EXCERPTED RECORDS:
= = = =
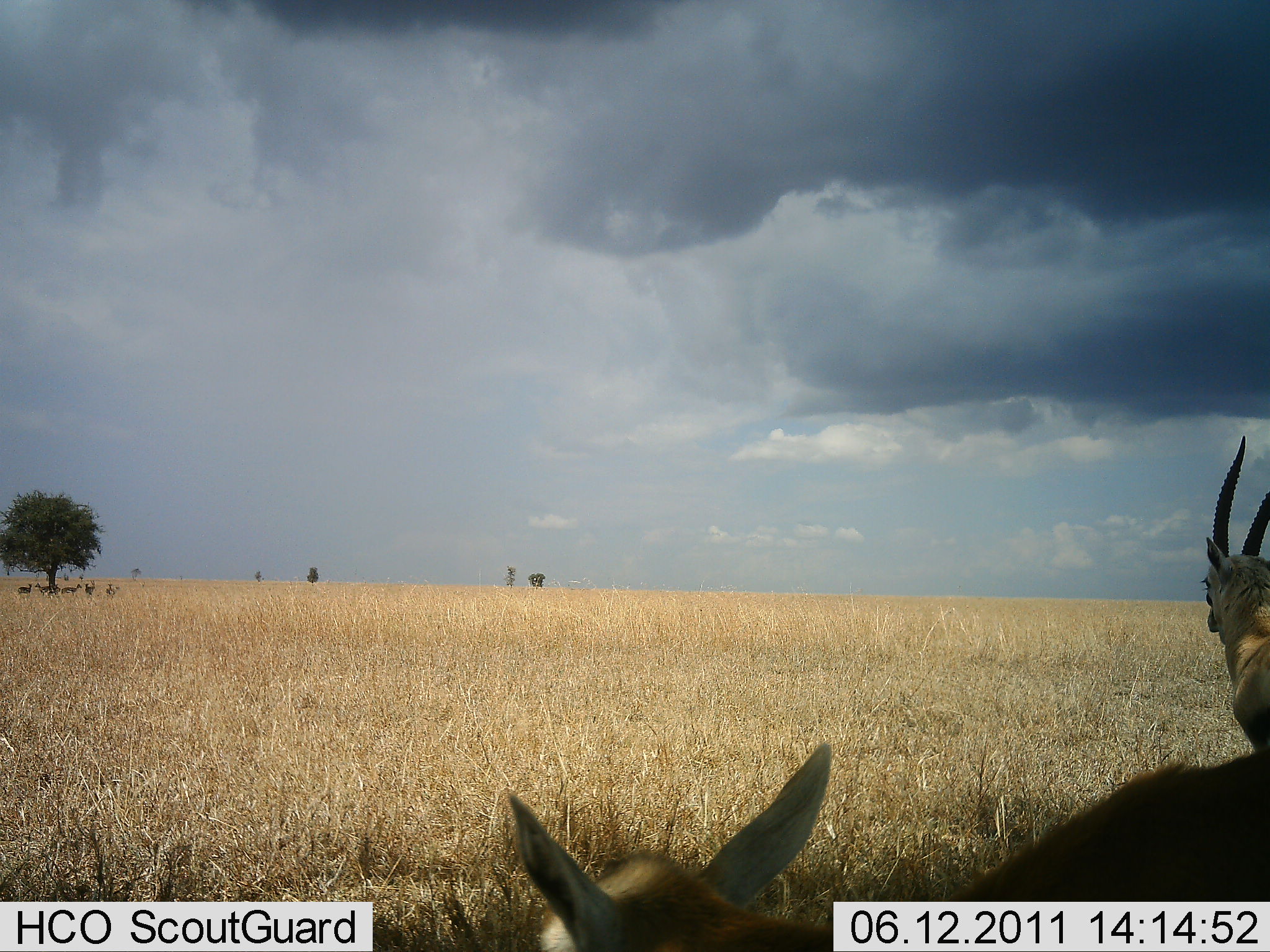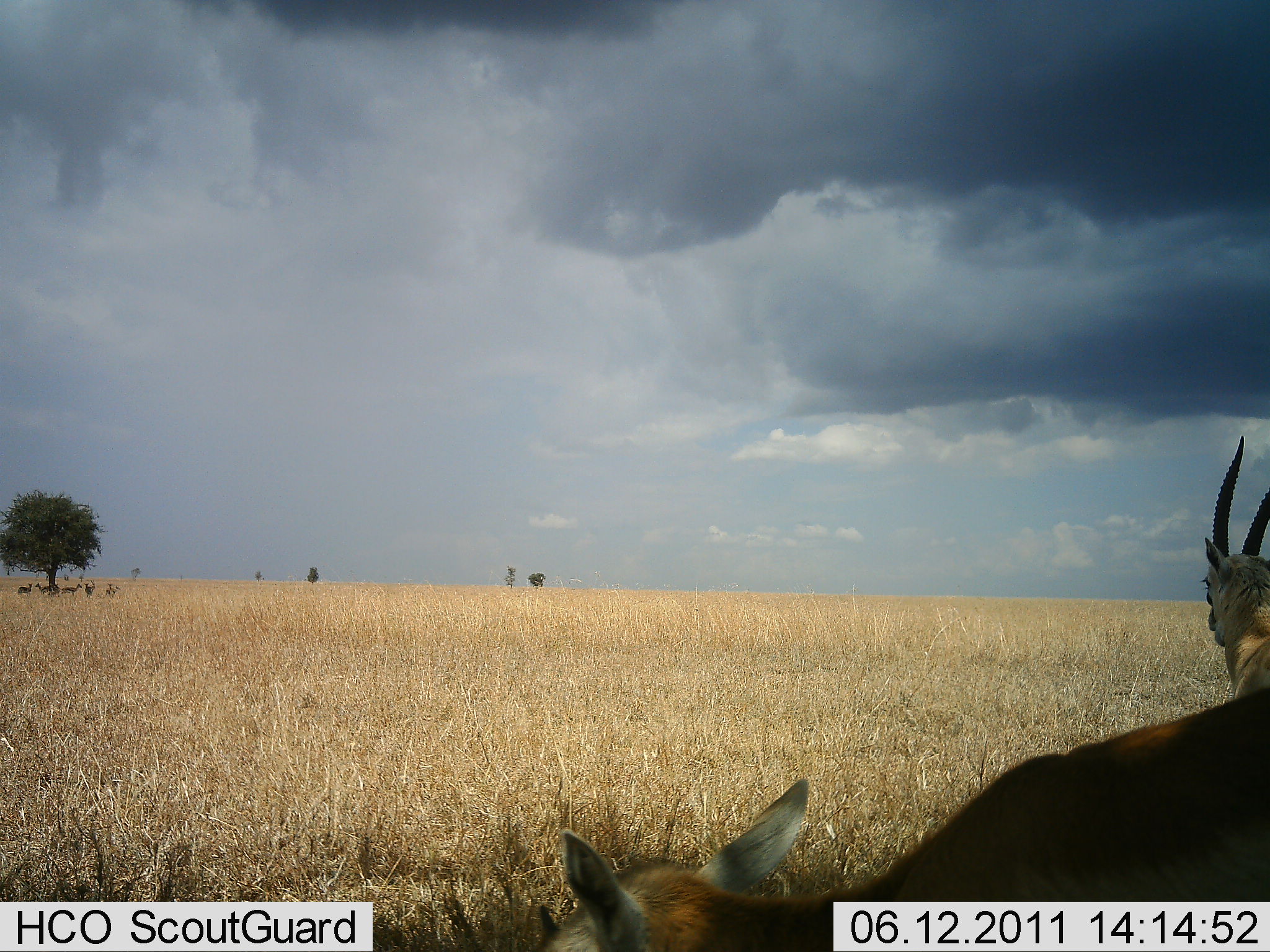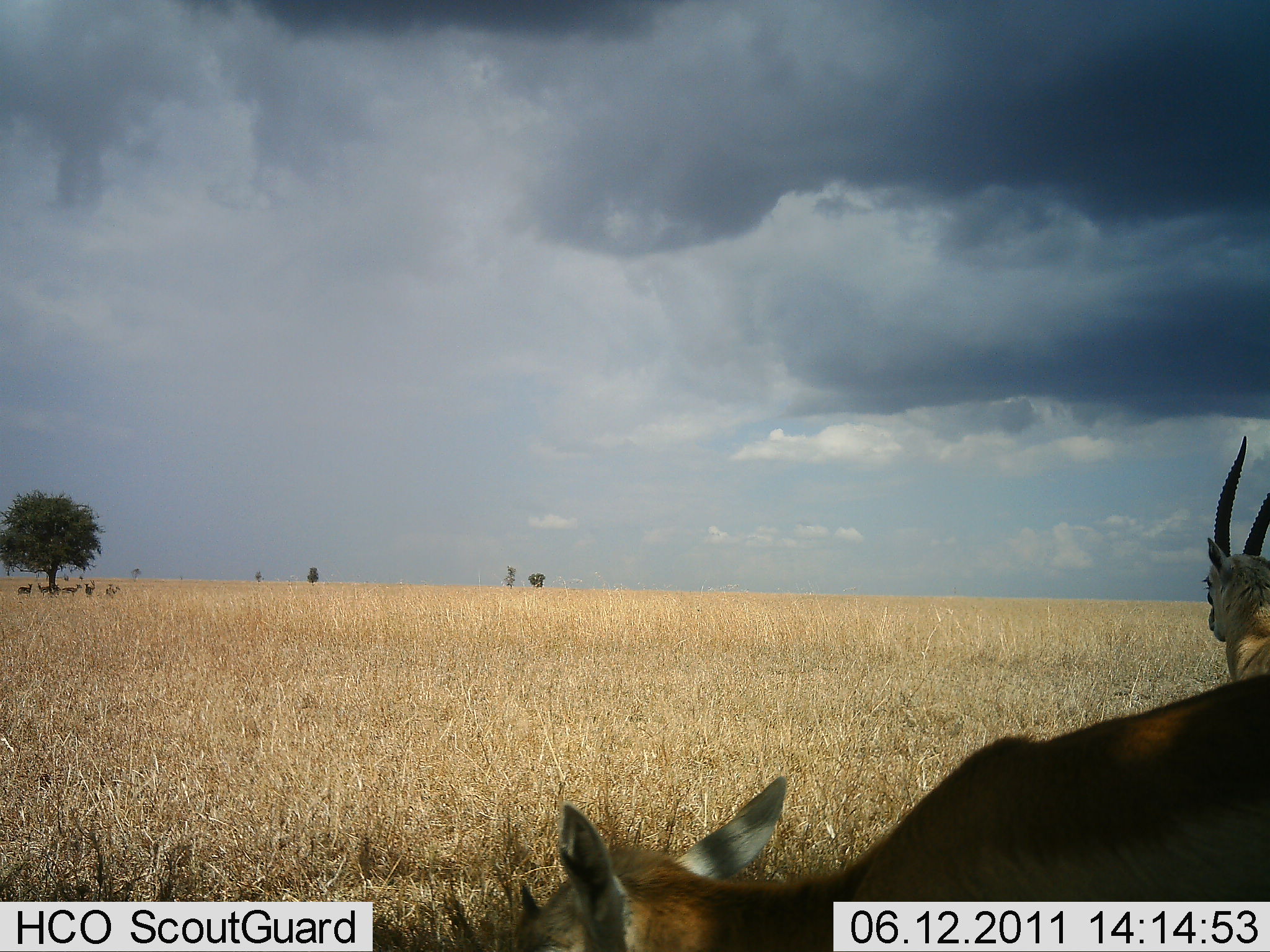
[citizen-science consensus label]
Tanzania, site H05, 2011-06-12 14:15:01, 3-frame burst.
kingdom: Animalia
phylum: Chordata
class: Mammalia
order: Artiodactyla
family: Bovidae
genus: Eudorcas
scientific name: Eudorcas thomsonii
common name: thomson's gazelle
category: gazellethomsons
Gazellethomsons (thomson's gazelle) (Eudorcas thomsonii), count 2. Behavior (volunteer vote fractions): standing 80%, resting 20%, moving 20%, interacting 10%. Young present (vote fraction): 0%. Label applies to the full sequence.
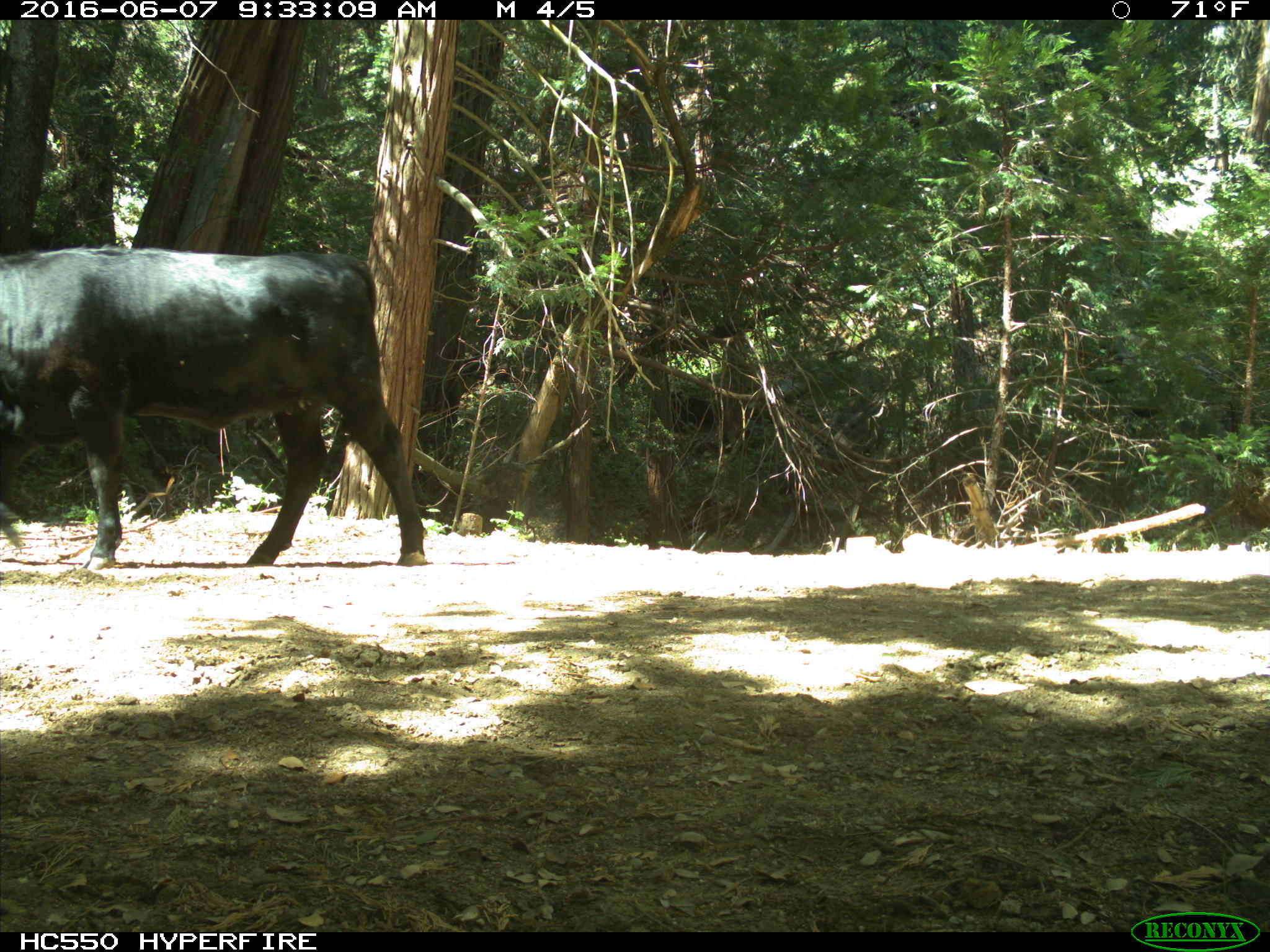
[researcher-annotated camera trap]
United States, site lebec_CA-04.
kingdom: Animalia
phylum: Chordata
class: Mammalia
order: Artiodactyla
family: Bovidae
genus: Bos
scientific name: Bos taurus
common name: domestic cow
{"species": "Bos taurus (domestic cow)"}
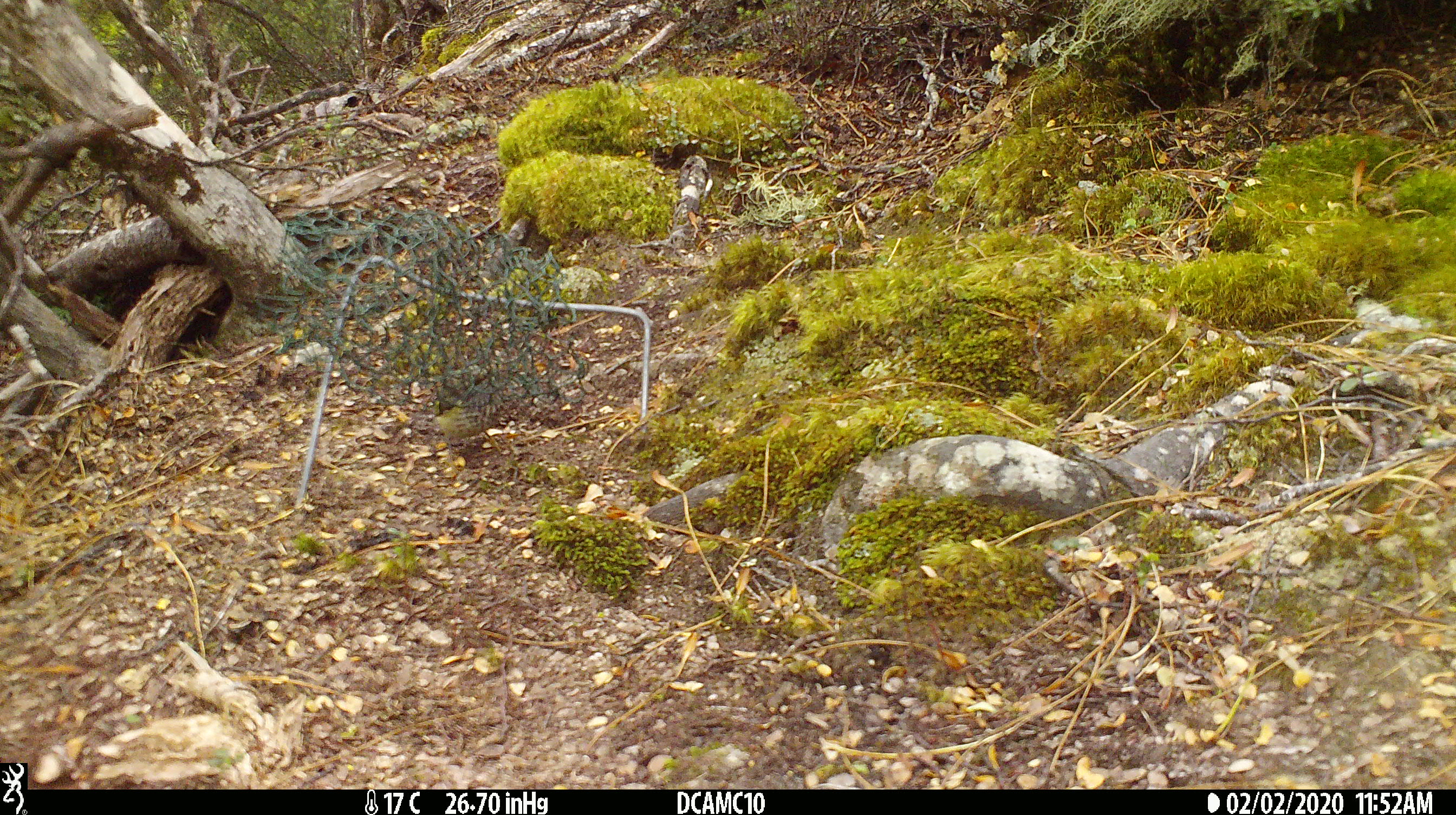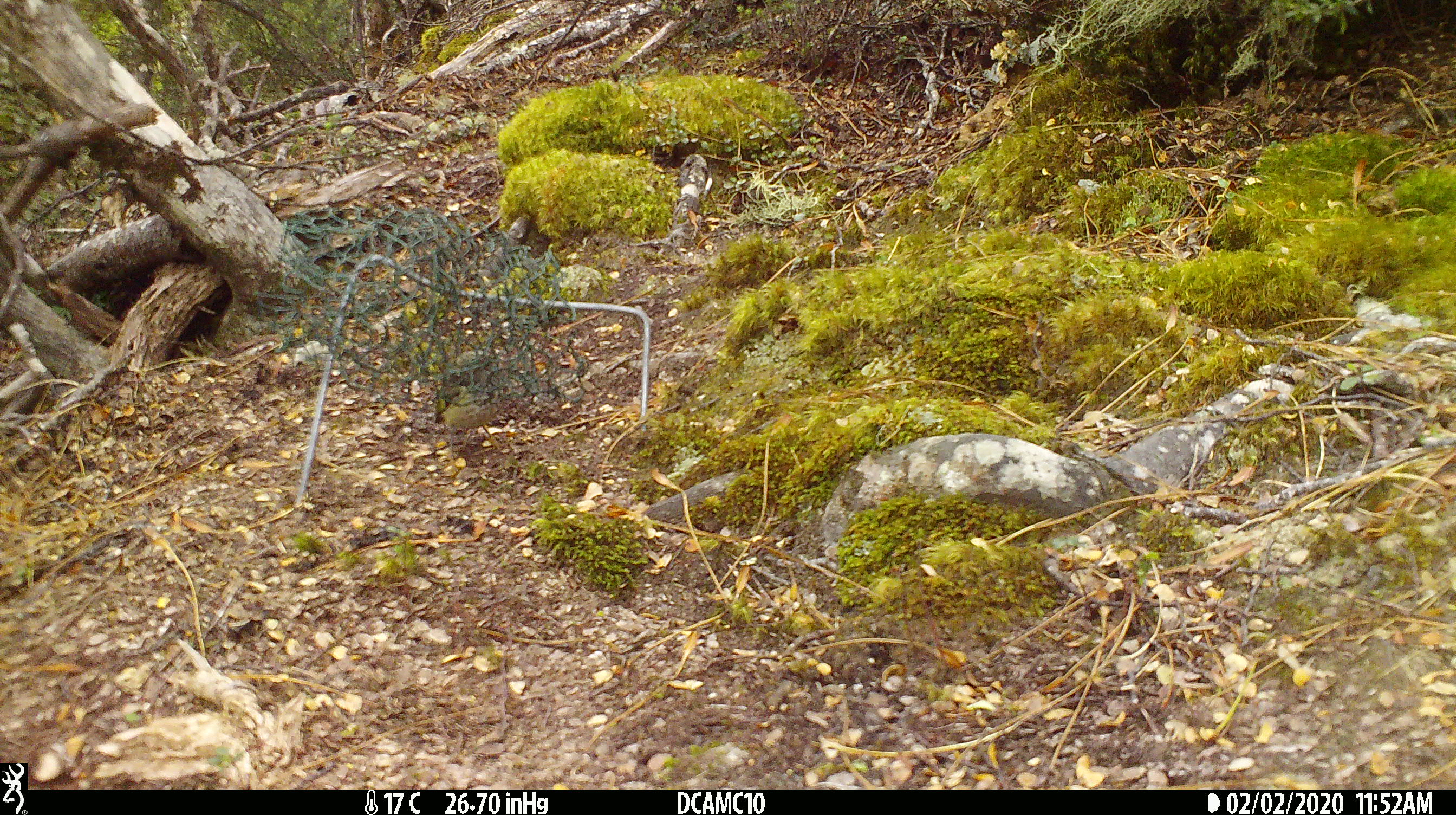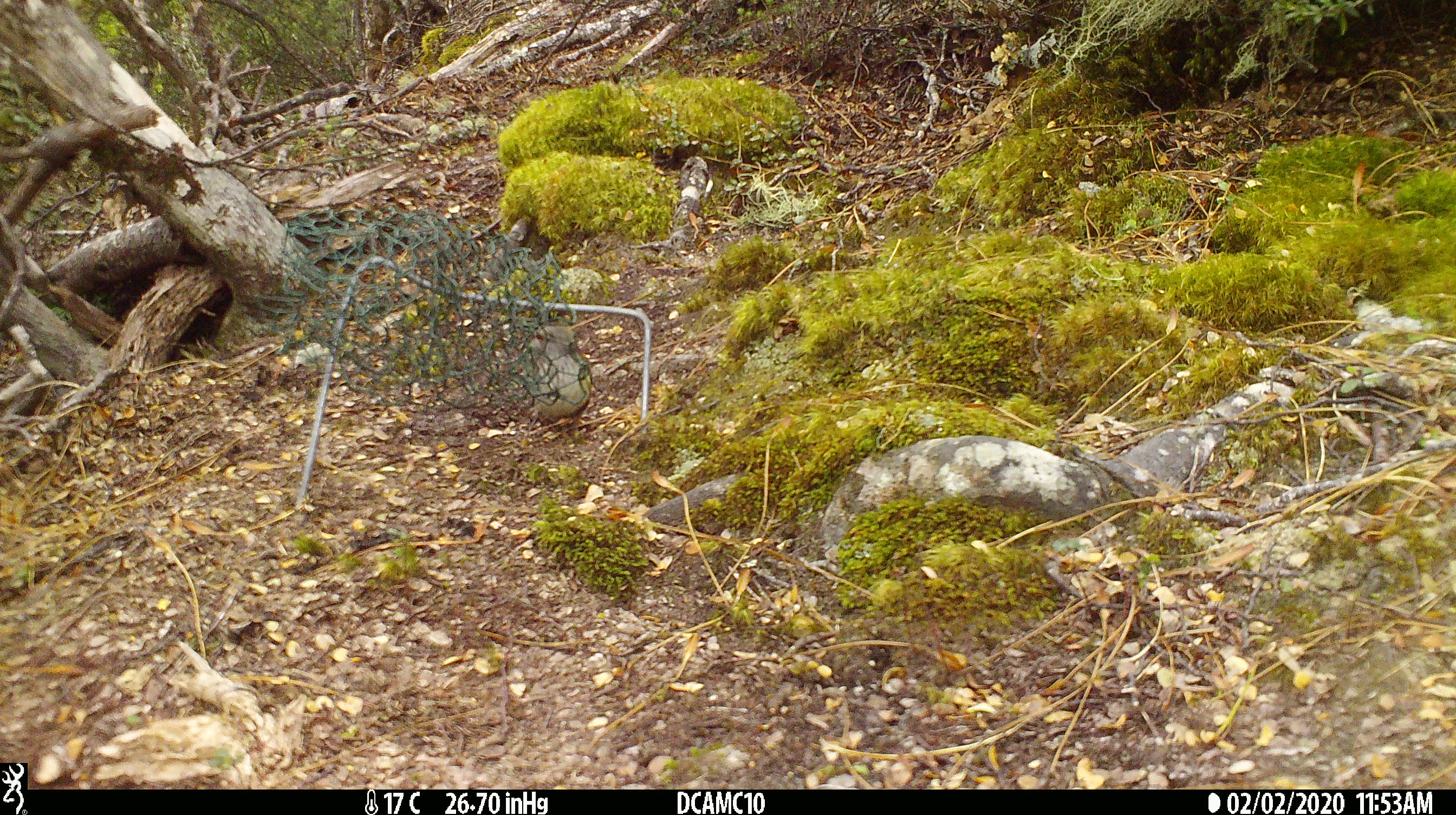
= = = =
REQUIRED WORK: Scan the records above and show every line in which the word "name" occurs.

PROBLEM SOLUTION:
scientific name: Eudorcas thomsonii
common name: thomson's gazelle
scientific name: Bos taurus
common name: domestic cow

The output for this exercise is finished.